Stored items:
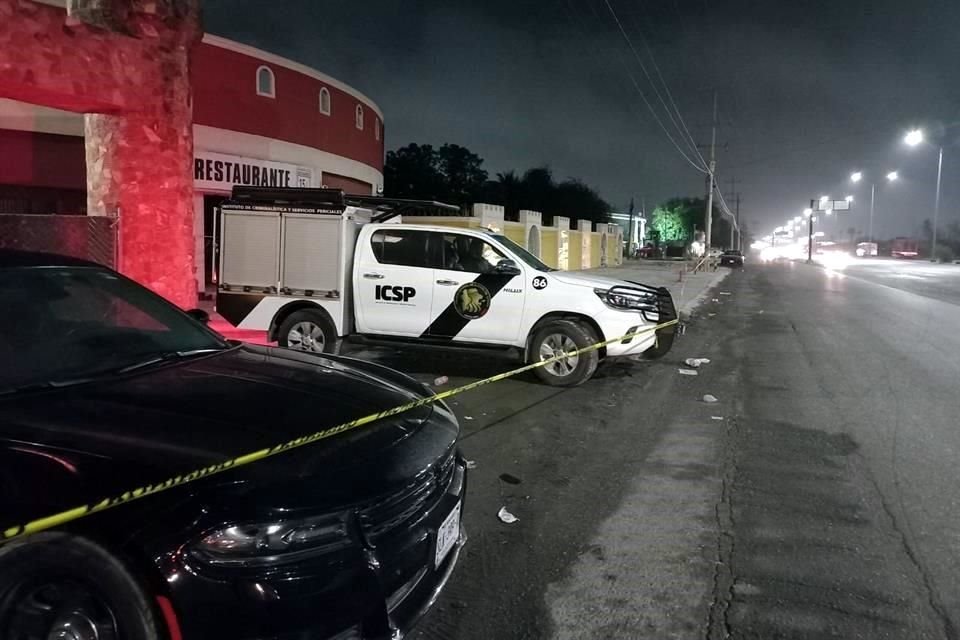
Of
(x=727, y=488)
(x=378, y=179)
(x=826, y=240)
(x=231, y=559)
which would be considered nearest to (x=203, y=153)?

Task instructions: Rewrite the text of each of these records with "nearest" changed to "closest" and every other word kept the same. Omit the pictures.

The answer:
Of
(x=727, y=488)
(x=378, y=179)
(x=826, y=240)
(x=231, y=559)
which would be considered closest to (x=203, y=153)?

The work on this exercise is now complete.